Interim Results from Neovacs SA' Phase II Clinical Trial in Crohn's Disease
Published: Jun 05, 2012
The interim analysis of the cohort of the first 60 patients did not show any statistically significant difference in terms of clinical remission between the Kinoid-treated group and the placebo group. The interim analysis did however demonstrate 3 important points that support further clinical development:
• A statistically significant correlation between clinical remission and the level of antibodies induced by the Kinoid, which confirms the biological activity of the Kinoid. Specifically, in the Kinoid group, the patients achieving remission are those with the highest level of anti-TNF antibodies induced by the Kinoid.
• A major factor explaining non-response to the Kinoid is the ongoing presence of monoclonal antibodies at the time of entry into the study.

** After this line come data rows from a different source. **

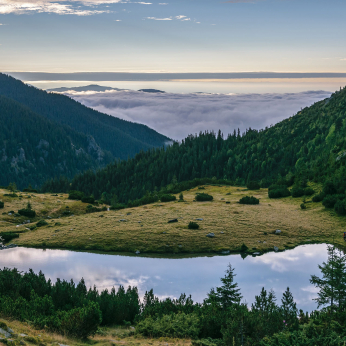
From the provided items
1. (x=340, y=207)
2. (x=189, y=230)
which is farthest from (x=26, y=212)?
(x=340, y=207)

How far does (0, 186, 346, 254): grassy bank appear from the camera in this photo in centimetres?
4828

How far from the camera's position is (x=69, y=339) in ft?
62.3

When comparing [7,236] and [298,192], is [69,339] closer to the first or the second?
[7,236]

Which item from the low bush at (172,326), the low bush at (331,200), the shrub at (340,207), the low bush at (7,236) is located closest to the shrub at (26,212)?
the low bush at (7,236)

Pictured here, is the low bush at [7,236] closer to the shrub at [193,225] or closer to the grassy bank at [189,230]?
the grassy bank at [189,230]

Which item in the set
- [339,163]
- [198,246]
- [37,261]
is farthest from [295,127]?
[37,261]

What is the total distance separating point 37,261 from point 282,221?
36247 mm

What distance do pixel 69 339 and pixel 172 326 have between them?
20.5 feet

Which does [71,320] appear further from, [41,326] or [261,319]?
[261,319]

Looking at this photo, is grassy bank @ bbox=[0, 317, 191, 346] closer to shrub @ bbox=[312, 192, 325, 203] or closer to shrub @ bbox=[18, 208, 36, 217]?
shrub @ bbox=[18, 208, 36, 217]

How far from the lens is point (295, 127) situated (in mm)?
176875

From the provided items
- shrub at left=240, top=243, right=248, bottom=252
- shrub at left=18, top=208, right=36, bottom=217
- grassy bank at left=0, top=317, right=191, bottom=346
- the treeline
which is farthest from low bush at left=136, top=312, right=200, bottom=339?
shrub at left=18, top=208, right=36, bottom=217

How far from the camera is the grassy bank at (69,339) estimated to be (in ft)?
53.9

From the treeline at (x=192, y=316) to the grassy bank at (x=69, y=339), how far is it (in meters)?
0.71
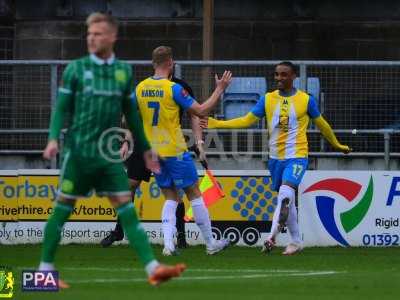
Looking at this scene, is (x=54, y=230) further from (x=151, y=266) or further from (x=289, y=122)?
(x=289, y=122)

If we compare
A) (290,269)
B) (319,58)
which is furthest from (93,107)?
(319,58)

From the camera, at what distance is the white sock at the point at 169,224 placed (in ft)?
45.5

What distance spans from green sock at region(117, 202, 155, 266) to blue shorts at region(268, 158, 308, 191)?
5031mm

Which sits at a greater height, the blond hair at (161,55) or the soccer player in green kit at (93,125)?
the blond hair at (161,55)

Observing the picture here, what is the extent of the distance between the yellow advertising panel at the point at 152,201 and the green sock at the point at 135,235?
7116 millimetres

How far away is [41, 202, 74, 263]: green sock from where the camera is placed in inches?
379

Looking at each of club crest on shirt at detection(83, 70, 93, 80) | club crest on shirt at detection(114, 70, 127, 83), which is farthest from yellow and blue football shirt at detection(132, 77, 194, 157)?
club crest on shirt at detection(83, 70, 93, 80)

• The excellent safety profile of the TNF-Kinoid, consistent with the two previous studies.
All these findings are subject to confirmation in the final phase of the study, results from which will be published in the fourth quarter of 2012.

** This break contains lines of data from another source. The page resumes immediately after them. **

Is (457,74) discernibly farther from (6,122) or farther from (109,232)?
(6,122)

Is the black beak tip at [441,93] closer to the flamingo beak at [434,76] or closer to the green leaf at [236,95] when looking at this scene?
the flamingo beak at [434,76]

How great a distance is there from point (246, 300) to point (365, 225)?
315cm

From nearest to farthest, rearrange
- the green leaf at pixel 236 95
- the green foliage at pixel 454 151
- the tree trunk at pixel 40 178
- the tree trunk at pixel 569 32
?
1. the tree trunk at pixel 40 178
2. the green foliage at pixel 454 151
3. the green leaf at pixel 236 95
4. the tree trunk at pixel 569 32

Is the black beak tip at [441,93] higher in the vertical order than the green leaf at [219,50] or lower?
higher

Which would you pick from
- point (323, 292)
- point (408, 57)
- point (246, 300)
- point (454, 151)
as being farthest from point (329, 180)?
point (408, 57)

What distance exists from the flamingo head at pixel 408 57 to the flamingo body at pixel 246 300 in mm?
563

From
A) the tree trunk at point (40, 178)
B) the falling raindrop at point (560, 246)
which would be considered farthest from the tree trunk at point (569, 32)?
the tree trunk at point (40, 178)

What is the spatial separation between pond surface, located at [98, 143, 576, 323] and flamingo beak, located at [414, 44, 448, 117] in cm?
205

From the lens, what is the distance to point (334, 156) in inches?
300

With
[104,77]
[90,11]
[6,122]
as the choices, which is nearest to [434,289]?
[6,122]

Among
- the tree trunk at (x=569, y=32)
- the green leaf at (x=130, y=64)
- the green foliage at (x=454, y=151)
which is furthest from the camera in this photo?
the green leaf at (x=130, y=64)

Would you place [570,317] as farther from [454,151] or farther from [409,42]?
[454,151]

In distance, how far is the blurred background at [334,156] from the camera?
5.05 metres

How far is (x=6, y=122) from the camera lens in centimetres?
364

Neovacs' TNF-K 005 Phase II clinical trial is a double-blind, placebo controlled study conducted in 60 patients with moderate to severe Crohn's Disease (a disease activity by CDAI of between 220 and 450) active on entry and having failed at least one anti-TNF therapy. Patients were enrolled in 7 European countries.

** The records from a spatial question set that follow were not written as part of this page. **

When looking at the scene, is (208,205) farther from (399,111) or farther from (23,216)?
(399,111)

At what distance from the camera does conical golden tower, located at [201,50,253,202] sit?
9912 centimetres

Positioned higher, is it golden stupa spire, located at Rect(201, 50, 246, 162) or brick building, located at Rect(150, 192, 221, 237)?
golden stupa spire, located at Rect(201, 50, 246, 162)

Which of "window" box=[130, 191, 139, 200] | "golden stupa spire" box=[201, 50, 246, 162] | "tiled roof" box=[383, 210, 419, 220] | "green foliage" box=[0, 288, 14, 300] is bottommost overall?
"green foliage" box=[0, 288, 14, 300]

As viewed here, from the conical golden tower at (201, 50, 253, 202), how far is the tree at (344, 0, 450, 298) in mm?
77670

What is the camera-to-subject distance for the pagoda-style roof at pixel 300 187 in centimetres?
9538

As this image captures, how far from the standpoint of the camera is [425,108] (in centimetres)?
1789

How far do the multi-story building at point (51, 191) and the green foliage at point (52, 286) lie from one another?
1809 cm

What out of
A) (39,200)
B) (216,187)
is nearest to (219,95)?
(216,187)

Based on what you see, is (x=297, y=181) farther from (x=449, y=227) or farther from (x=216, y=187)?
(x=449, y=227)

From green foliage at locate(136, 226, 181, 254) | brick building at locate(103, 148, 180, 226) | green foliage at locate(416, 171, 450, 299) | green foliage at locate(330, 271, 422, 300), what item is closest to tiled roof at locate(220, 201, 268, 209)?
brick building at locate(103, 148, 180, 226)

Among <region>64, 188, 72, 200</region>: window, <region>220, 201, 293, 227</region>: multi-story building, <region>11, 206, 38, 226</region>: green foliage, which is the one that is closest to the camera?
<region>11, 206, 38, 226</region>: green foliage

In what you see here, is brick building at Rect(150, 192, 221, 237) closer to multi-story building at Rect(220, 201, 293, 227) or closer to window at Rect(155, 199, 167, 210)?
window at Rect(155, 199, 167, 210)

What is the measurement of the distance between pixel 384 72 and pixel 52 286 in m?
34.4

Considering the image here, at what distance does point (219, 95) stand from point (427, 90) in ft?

The presence of residual monoclonal antibody levels in a high proportion of patients was unexpected, given a "wash-out" period of several weeks. The residual antibody seems to have had a negative effect on the immune response and thus the clinical effect of the Kinoid, and so may have had a strong influence on the results of the trial. Neovacs has therefore decided:
1. Not to recruit the second cohort into the study, but rather to wait for the additional data that will be generated by the patients already enrolled : per the study protocol, patients who received three doses of the Kinoid have now received a fourth maintenance dose, while patients in the placebo arm have received three doses of the Kinoid The results of the second phase will be available in Q4 2012.
2. To design a new study which will exclude patients with residual anti-TNF monoclonal antibody levels.
"The relationship between clinical remission and anti-TNF antibody titer induced by the Kinoid has been confirmed. The negative impact of residual anti-TNF antibodies on Kinoid immunization is an interesting scientific result, which will assist in the design of future studies. Moreover, taking into account the results seen in January in the study of the TNF-Kinoid in rheumatoid arthritis using the 360 mcg dose, we think we could improve both the response rate and the level of antibodies induced if we used this dose rather than the 180 mcg dose used in this study." commented Guy Charles Fanneau de La Horie, Neovacs' CEO
"Today, thanks to the 3 studies that we have conducted with the TNF-Kinoid, we know that:
1. The TNF-K is safe and well tolerated
2. The TNF-K is immunogenic and 360mcg is the more immunogenic dose
3. A clear relationship exists between TNF antibody titer and clinical remission
4. There is a negative impact of residual anti-TNF antibodies on Kinoid immunization, a factor that will be taken into account in the design of future studies.
The data we expect by the end of the year will be very important to confirm these findings. "We remain very confident in our Kinoid technology platform and the potential for active immunotherapy to become the next generation of treatments for chronic autoimmune diseases."